I'd still lust after him anyway; Brooklyn is exotic around here.
Brooklyn, Krypton...what's a few light-years?
He should play Ben Braddock in "The Graduate" before he gets one minute older, but probably real casting directors think he's too pretty.
10. Representative Alan Grayson
This one makes me either a. deep and principled, b. insane, or. c.shriekingly obvious about my daddy issues. Because I can't convince myself he's pretty, but, man, he's a populist gazillionaire.
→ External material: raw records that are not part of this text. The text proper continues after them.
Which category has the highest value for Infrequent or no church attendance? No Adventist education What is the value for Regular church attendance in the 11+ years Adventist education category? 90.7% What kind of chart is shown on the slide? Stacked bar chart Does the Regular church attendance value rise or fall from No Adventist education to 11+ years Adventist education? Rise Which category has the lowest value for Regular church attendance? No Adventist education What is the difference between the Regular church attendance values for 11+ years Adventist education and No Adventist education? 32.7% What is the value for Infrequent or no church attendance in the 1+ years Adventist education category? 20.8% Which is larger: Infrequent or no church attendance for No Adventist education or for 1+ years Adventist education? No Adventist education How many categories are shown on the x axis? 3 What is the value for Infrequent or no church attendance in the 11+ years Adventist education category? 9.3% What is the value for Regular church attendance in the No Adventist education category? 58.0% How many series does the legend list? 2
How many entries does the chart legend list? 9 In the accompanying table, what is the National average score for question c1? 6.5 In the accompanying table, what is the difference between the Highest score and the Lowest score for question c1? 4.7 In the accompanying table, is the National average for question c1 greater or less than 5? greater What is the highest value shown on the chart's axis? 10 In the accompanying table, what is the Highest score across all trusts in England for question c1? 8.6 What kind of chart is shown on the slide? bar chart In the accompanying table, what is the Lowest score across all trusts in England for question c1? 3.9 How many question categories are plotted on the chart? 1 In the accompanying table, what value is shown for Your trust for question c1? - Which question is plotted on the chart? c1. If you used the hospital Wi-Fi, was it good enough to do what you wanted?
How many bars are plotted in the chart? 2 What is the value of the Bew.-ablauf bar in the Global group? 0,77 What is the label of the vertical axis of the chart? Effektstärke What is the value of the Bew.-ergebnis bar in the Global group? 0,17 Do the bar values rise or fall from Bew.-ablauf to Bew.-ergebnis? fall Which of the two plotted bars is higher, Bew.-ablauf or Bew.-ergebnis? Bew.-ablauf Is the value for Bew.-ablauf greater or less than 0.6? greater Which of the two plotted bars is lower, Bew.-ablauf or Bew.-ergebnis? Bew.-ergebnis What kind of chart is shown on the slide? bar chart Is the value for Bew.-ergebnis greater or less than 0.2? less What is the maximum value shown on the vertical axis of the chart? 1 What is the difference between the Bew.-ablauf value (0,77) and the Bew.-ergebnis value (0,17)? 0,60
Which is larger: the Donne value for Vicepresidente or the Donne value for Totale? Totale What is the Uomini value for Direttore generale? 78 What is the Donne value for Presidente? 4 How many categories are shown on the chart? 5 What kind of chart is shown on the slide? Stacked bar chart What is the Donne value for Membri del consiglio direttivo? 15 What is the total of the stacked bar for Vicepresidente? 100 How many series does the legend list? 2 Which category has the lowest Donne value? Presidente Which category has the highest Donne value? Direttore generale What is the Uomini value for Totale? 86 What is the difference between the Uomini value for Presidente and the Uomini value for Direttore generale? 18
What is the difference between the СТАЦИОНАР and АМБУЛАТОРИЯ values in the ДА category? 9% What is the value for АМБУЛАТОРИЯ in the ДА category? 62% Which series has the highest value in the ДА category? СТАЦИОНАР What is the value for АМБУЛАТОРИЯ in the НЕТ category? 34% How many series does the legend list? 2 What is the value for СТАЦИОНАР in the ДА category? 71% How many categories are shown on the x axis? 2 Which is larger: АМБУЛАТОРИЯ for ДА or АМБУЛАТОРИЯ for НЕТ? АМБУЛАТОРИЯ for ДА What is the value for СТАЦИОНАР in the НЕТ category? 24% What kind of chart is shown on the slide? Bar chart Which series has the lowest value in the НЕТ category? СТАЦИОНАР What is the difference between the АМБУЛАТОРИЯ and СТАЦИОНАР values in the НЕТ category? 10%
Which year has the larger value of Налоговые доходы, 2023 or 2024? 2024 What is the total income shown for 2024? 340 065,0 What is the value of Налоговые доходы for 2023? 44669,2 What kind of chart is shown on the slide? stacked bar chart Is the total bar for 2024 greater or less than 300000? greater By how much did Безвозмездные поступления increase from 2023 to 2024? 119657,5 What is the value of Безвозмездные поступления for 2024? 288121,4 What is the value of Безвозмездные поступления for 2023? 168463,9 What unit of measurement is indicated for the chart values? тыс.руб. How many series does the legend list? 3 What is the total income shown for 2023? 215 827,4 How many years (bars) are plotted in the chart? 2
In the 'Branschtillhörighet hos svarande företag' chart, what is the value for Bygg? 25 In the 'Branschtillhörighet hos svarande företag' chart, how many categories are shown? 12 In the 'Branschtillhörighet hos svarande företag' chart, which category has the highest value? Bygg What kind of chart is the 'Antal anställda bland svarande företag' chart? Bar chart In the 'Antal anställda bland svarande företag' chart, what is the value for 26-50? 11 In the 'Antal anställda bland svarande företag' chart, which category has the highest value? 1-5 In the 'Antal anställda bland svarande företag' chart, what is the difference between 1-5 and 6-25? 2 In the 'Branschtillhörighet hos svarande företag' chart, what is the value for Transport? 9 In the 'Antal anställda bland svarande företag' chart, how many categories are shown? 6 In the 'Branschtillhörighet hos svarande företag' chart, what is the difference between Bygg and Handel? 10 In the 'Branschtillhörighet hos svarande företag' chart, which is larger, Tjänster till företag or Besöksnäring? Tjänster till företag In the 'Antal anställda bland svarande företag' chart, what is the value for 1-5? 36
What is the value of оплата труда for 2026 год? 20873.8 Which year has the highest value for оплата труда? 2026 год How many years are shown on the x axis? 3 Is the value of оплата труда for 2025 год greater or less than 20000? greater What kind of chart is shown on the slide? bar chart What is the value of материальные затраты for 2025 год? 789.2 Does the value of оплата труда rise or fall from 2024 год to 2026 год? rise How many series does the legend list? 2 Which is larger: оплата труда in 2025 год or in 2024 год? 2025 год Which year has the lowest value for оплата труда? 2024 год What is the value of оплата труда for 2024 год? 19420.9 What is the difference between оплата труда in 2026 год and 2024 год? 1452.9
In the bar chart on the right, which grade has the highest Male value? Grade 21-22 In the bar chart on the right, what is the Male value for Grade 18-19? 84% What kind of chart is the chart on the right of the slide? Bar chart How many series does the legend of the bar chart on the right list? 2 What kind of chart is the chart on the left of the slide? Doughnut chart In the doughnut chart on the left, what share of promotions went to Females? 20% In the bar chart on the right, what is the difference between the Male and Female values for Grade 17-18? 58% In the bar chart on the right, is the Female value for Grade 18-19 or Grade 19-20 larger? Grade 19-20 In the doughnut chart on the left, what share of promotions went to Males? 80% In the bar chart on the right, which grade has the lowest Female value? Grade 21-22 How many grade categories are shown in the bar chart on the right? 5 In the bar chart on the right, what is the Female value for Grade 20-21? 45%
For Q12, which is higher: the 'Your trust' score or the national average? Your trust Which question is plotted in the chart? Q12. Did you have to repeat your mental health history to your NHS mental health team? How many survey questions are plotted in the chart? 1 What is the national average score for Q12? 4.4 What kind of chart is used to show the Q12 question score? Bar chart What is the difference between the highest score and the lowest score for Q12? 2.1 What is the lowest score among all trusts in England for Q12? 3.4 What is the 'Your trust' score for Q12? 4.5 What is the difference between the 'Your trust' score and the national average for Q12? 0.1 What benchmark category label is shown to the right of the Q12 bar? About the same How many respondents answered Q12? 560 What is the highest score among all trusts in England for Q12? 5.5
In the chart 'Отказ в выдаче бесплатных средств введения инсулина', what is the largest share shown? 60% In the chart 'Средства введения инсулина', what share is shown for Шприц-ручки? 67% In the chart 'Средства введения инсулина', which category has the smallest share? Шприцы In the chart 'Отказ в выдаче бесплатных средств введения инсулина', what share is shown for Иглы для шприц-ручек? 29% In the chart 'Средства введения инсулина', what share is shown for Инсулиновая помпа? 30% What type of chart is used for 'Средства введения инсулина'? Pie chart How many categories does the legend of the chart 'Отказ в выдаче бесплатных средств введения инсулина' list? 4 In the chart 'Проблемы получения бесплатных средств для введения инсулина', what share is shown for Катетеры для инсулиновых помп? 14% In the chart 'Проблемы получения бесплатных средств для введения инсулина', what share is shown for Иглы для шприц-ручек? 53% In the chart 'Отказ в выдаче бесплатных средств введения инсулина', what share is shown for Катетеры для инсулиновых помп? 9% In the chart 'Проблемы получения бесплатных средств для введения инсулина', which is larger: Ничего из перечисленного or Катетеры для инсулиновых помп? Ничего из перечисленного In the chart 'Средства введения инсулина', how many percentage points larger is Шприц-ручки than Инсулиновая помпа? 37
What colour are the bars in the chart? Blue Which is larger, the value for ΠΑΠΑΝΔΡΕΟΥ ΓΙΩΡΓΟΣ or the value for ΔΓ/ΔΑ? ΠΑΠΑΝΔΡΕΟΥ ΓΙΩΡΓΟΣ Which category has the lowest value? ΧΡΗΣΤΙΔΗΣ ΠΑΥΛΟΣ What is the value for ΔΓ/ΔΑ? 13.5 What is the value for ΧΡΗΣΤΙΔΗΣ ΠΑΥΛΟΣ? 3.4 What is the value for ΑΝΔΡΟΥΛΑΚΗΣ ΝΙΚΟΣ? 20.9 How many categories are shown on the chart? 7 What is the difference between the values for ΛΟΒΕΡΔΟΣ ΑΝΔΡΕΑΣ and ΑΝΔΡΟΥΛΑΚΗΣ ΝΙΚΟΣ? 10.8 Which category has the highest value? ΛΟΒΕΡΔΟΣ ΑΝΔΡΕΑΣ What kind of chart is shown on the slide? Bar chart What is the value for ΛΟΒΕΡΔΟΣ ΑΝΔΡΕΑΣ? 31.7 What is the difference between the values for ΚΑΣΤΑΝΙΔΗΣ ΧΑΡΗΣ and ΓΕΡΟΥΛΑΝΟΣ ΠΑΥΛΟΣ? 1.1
Like Daddy Warbucks crossed with the wiseass in the back of the classroom that I was always secretly drawn to but grade-grubbing enough to be pious about not "encouraging"(sometimes I don't like myself as a little girl any better than right now.)
But this one got the grades, too. Sexy. Yes, seriously. I think it started as a tribute...Trixie from Deadwood sort of thing,(and he's FUNNY, which I love) but then I found myself interested in his conversation about *economics*, which, okay, my answer about the Federal Reserve would be "Things Not Found In My Kitchen, Alex". But it was hot when he ripped some finance guy about it anyway.
Which is where another woman would be trying on lipstick. I wrote diaries.
If I write about someone, I'm usually pretty into them. Even if it's embarrassing.
"It's because you didn't have a strong father figure isn't it?" Maybe.